Copy out every one of the items below word for word, reproducing each line without any change.

------------------------------

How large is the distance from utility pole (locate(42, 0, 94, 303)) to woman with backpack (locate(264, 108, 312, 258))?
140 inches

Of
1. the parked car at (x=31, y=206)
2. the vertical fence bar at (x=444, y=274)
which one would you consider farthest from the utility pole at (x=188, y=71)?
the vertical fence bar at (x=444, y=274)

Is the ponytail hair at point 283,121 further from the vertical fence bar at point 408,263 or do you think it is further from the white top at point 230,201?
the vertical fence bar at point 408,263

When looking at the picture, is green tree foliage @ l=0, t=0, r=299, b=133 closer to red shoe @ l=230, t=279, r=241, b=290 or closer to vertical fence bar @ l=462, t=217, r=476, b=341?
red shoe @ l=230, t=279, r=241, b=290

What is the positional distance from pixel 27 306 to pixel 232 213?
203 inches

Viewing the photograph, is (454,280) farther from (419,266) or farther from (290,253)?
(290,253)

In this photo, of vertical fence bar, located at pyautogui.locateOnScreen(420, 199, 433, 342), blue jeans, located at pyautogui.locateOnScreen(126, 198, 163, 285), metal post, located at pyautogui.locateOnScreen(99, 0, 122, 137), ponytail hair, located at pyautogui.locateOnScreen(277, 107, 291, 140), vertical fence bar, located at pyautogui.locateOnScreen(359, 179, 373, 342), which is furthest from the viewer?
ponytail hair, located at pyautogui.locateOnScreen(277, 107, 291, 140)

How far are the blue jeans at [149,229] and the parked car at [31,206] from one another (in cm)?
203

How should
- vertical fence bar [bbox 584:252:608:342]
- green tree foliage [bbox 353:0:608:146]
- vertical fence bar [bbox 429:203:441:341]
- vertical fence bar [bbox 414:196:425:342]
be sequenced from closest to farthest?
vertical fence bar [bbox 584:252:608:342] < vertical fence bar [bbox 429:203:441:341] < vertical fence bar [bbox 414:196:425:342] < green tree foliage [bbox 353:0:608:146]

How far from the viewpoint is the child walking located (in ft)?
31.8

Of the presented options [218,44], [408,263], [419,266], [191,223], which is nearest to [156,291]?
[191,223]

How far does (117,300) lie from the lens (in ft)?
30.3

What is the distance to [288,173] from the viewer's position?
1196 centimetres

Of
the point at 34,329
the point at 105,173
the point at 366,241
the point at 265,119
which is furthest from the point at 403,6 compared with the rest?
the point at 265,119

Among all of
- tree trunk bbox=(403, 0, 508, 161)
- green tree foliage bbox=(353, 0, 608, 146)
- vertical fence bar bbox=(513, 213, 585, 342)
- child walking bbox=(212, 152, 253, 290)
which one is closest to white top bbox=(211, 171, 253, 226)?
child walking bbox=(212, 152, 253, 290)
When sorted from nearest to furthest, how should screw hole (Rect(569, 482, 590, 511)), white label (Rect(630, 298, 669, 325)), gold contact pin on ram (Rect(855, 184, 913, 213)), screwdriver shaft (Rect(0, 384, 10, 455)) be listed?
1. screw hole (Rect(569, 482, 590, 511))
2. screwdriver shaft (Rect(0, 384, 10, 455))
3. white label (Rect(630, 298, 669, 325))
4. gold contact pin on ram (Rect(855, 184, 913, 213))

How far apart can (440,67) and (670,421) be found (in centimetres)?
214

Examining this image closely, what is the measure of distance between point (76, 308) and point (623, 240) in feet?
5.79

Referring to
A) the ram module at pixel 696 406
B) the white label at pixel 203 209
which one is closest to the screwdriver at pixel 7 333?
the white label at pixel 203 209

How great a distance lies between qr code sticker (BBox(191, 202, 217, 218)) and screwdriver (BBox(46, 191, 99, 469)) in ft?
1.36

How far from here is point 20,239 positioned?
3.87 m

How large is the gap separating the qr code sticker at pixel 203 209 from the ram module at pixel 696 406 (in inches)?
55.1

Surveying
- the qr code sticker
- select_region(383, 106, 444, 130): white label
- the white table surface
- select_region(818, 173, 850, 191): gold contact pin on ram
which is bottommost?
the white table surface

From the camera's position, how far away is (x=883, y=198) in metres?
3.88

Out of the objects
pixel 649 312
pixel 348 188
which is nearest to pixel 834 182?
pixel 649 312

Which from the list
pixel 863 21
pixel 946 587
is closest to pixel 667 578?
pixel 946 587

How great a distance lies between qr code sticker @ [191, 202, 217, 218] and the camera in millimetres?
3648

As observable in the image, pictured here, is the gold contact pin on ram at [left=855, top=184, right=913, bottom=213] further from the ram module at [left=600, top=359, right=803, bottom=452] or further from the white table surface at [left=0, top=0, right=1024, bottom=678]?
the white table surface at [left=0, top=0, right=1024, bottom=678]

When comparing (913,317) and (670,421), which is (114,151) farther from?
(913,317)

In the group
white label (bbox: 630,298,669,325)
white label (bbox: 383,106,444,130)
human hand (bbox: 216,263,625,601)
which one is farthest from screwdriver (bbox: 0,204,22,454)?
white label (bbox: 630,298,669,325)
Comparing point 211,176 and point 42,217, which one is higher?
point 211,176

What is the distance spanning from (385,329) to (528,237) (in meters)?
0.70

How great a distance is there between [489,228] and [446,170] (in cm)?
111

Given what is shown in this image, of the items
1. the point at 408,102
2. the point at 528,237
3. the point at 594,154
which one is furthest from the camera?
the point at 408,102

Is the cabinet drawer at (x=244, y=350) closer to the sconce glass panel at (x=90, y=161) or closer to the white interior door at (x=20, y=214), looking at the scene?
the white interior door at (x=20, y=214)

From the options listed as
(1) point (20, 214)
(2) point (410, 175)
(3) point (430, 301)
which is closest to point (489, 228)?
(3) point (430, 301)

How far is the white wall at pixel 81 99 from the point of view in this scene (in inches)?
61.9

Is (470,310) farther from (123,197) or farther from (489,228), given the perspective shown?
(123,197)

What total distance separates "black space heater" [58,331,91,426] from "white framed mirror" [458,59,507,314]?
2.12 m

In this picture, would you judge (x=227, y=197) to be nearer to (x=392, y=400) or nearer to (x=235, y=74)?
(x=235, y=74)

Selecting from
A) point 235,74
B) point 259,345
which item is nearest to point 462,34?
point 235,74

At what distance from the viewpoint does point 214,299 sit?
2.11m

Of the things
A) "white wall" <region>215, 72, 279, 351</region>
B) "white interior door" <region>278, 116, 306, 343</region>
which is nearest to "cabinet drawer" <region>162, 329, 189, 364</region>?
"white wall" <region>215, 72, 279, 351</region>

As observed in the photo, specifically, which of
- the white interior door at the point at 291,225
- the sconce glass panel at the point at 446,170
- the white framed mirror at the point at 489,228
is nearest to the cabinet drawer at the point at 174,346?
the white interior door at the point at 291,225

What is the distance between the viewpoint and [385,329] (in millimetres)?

------------------------------

» TASK ANSWER:
How large is the distance from utility pole (locate(42, 0, 94, 303)) to woman with backpack (locate(264, 108, 312, 258))?
140 inches

Of
1. the parked car at (x=31, y=206)
2. the vertical fence bar at (x=444, y=274)
which one would you consider farthest from the utility pole at (x=188, y=71)?
the vertical fence bar at (x=444, y=274)

Is the ponytail hair at point 283,121 further from the vertical fence bar at point 408,263 or do you think it is further from the white top at point 230,201?
the vertical fence bar at point 408,263

When looking at the picture, is green tree foliage @ l=0, t=0, r=299, b=133 closer to red shoe @ l=230, t=279, r=241, b=290 or closer to vertical fence bar @ l=462, t=217, r=476, b=341?
red shoe @ l=230, t=279, r=241, b=290

What is the positional distance from pixel 27 306 to pixel 232 213?
203 inches

Viewing the photograph, is (454,280) farther from (419,266) or farther from (290,253)?
(290,253)

In this photo, of vertical fence bar, located at pyautogui.locateOnScreen(420, 199, 433, 342), blue jeans, located at pyautogui.locateOnScreen(126, 198, 163, 285), metal post, located at pyautogui.locateOnScreen(99, 0, 122, 137), ponytail hair, located at pyautogui.locateOnScreen(277, 107, 291, 140), vertical fence bar, located at pyautogui.locateOnScreen(359, 179, 373, 342), which is furthest from the viewer?
ponytail hair, located at pyautogui.locateOnScreen(277, 107, 291, 140)

How far are the blue jeans at [149,229] and the parked car at [31,206] from one another (in cm)?
203

How should
- vertical fence bar [bbox 584:252:608:342]
- green tree foliage [bbox 353:0:608:146]
- vertical fence bar [bbox 429:203:441:341]
- vertical fence bar [bbox 414:196:425:342]
be sequenced from closest to farthest?
vertical fence bar [bbox 584:252:608:342] < vertical fence bar [bbox 429:203:441:341] < vertical fence bar [bbox 414:196:425:342] < green tree foliage [bbox 353:0:608:146]

How far from the viewpoint is the child walking located (in ft)?
31.8

Of the presented options [218,44], [408,263], [419,266], [191,223], which is nearest to [156,291]?
[191,223]

How far does (117,300) lie from the lens (in ft)?
30.3

What is the distance to [288,173] from the viewer's position?
1196 centimetres

Of
the point at 34,329
the point at 105,173
the point at 366,241
the point at 265,119
which is furthest from the point at 403,6 compared with the rest?
the point at 265,119

Among all of
- tree trunk bbox=(403, 0, 508, 161)
- green tree foliage bbox=(353, 0, 608, 146)
- vertical fence bar bbox=(513, 213, 585, 342)
- child walking bbox=(212, 152, 253, 290)
which one is closest to white top bbox=(211, 171, 253, 226)?
child walking bbox=(212, 152, 253, 290)
When sorted from nearest to furthest, how should screw hole (Rect(569, 482, 590, 511)), white label (Rect(630, 298, 669, 325)), gold contact pin on ram (Rect(855, 184, 913, 213)), screwdriver shaft (Rect(0, 384, 10, 455)) be listed?
1. screw hole (Rect(569, 482, 590, 511))
2. screwdriver shaft (Rect(0, 384, 10, 455))
3. white label (Rect(630, 298, 669, 325))
4. gold contact pin on ram (Rect(855, 184, 913, 213))

How far apart can (440,67) and (670,421) be found (in centimetres)?
214

Examining this image closely, what is the measure of distance between point (76, 308) and point (623, 240) in feet?
5.79

Referring to
A) the ram module at pixel 696 406
B) the white label at pixel 203 209
which one is closest to the screwdriver at pixel 7 333?
the white label at pixel 203 209

How great a distance lies between qr code sticker (BBox(191, 202, 217, 218)) and screwdriver (BBox(46, 191, 99, 469)) in ft?
1.36

How far from here is point 20,239 positioned?
3.87 m

How large is the gap separating the qr code sticker at pixel 203 209 from the ram module at pixel 696 406 (in inches)?
55.1

Surveying
- the qr code sticker
- select_region(383, 106, 444, 130): white label
- the white table surface
- select_region(818, 173, 850, 191): gold contact pin on ram
which is bottommost?
the white table surface

From the camera's position, how far away is (x=883, y=198) in metres?
3.88

Out of the objects
pixel 649 312
pixel 348 188
which is nearest to pixel 834 182?
pixel 649 312

Which from the list
pixel 863 21
pixel 946 587
is closest to pixel 667 578?
pixel 946 587

How great a distance lies between qr code sticker @ [191, 202, 217, 218] and the camera in millimetres?
3648

As observable in the image, pictured here, is the gold contact pin on ram at [left=855, top=184, right=913, bottom=213] further from the ram module at [left=600, top=359, right=803, bottom=452] or further from the white table surface at [left=0, top=0, right=1024, bottom=678]?
the white table surface at [left=0, top=0, right=1024, bottom=678]

When comparing (913,317) and (670,421), which is (114,151) farther from?
(913,317)

In the group
white label (bbox: 630,298,669,325)
white label (bbox: 383,106,444,130)
human hand (bbox: 216,263,625,601)
which one is farthest from screwdriver (bbox: 0,204,22,454)?
white label (bbox: 630,298,669,325)
Comparing point 211,176 and point 42,217, which one is higher?
point 211,176

What is the distance spanning from (385,329) to (528,237) (in meters)?
0.70

How great a distance is there between [489,228] and [446,170] (in cm)?
111

Given what is shown in this image, of the items
1. the point at 408,102
2. the point at 528,237
3. the point at 594,154
which one is furthest from the camera?
the point at 408,102

Is the cabinet drawer at (x=244, y=350) closer to the sconce glass panel at (x=90, y=161) or closer to the white interior door at (x=20, y=214), looking at the scene?
the white interior door at (x=20, y=214)

From the options listed as
(1) point (20, 214)
(2) point (410, 175)
(3) point (430, 301)
which is closest to point (489, 228)?
(3) point (430, 301)

How far is the white wall at pixel 81 99 from the point of view in this scene (in inches)?
61.9

Is (470,310) farther from (123,197) or farther from (489,228), given the perspective shown?
(123,197)

What total distance separates "black space heater" [58,331,91,426] from "white framed mirror" [458,59,507,314]?
2.12 m

In this picture, would you judge (x=227, y=197) to be nearer to (x=392, y=400) or nearer to (x=235, y=74)?
(x=235, y=74)

Selecting from
A) point 235,74
B) point 259,345
which item is nearest to point 462,34?
point 235,74

At what distance from the viewpoint does point 214,299 sit?
2.11m

Of the things
A) "white wall" <region>215, 72, 279, 351</region>
B) "white interior door" <region>278, 116, 306, 343</region>
which is nearest to "cabinet drawer" <region>162, 329, 189, 364</region>?
"white wall" <region>215, 72, 279, 351</region>

As observed in the photo, specifically, which of
- the white interior door at the point at 291,225
- the sconce glass panel at the point at 446,170
- the white framed mirror at the point at 489,228
is nearest to the cabinet drawer at the point at 174,346?
the white interior door at the point at 291,225

What is the distance between the viewpoint and [385,329] (in millimetres)?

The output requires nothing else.